Pour ces Touareg, nous sommes donc bien l'ennemi; et quelque mauvais musulmans que soient les nobles Ihaggaren, ils n'ont pas hésité à faire alliance avec les personnalités religieuses influentes des tribus voisines qui les couvrent contre nous, tribus imbues de ces

doctrines snoussiennes qui prêchent, avant tout, l'isolement et l'éloignement des Européens, propagateurs maudits des idées modernes et du progrès. L'accord, on le voit, était ici facile entre les intérêts islamiques des uns et les intérêts politiques et commerciaux des autres. Les Touareg, en effet, regardent le massacre de la mission Flatters comme un grand succès politique et commercial. Les marchands ghadamessiens, eux aussi l'envisagent à ce dernier point de vue, et ces négociants de moeurs ordinairement fort douces s'en réjouissent si fort, qu'un journal malto-italien, le Risorgimento, mettait dans leurs bouches à propos de la mort de Flatters ces cyniques paroles « mors tua vita mea » (1). Quelques jours auparavant, Ahitagel avait lui-même écrit en ces termes au caïmacan de Ghadamès pour lui annoncer l'épilogue tragique de nos malheureux compatriotes et réclamer du sultan de Stamboul, chef de l'islam, une récompense et son concours militaire out politique en cas de représailles de notre part:

« Maintenant, ô cher ami, vous nous aviez recom» mandé de surveiller les routes et de les préserver » contre les gens hostiles; c'est ce que nous avons » fait........... Maintenant, ô cher ami, il faut absolument » que la nouvelle de nos hauts faits parvienne à Cons»tantinople. Informez là-bas de ce qui est arrivé, c'est» à-dire que les Touareg ont fait contre les chrétiens une » guerre sainte exemplaire......; faites parvenir mes » paroles à Constantinople; dites-leur en haut que je » demande à ce que les musulmans sous vos ordres » viennent à notre aide pour soutenir la guerre sainte » dans la voie que Dieu nous a tracée (2). »

(1) Risorgimento de Malte, 27 avril 1881, N. 1397.

(2) Deuxième mission Flatters, document XX, p. 157, d'après le texte original.

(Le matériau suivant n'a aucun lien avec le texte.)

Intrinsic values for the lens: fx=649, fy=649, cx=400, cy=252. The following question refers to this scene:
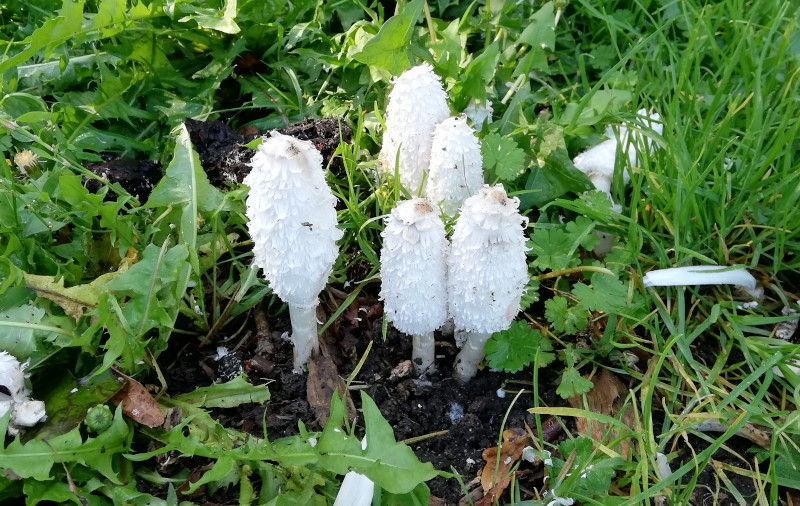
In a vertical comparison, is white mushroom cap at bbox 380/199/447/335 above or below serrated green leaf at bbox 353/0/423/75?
below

A côté de ce fanatisme de commande et tout extérieur des Touareg, nous avons vers l'Ouest le fanatisme sinon beaucoup plus convaincu, du moins bien plus actif, des nomades arabes au sud des Areg, nomades qui sont d'autant mieux les alliés ou les séïdes des Snoussya qu'ils ont les mêmes intérêts que les Touareg à nous empêcher d'occuper les ksour du Tidikelt, du Gourara et du Touat, dont ils exploitent les habitants, maintenus par eux sous une dure et pénible oppression.

Cette inimitié contre nous des nomades d'au delà de l'Areg est peut-être plus dangereuse que celle des Touareg. Ceux-ci n'ont aucune influence dirigeante sur les nomades du nord des Areg dont ils n'approchent jamais en groupes nombreux; ils n'ont, en réalité, que l'audace de leurs coups de main sur les troupeaux des Chamba qui les détestent. Nos ennemis arabes du SudOuest sont plus nombreux, mieux groupés, et ils ont pour satisfaire leur haine, comme moyen autrement puissant et efficace, cette propagande panislamique faite chez nos sujets musulmans par tous les émissaires et agents des divers ordres religieux qui pullulent au Tidikelt et au Gourara. Tous ces ordres, ou à peu près, subissent l'influence des doctrines snoussiennes et les appliquent avec l'exagération du fanatisme et de l'ignorance. La vallée de l'oued Nsaoura est, en effet, la grande route de ces missionnaires infatigables, dignes successeurs de ceux qui, il y a plusieurs siècles, furent assez habiles pour faire disparaître du nord de l'Afrique cette puissante église des Tertullien et des SaintAugustin.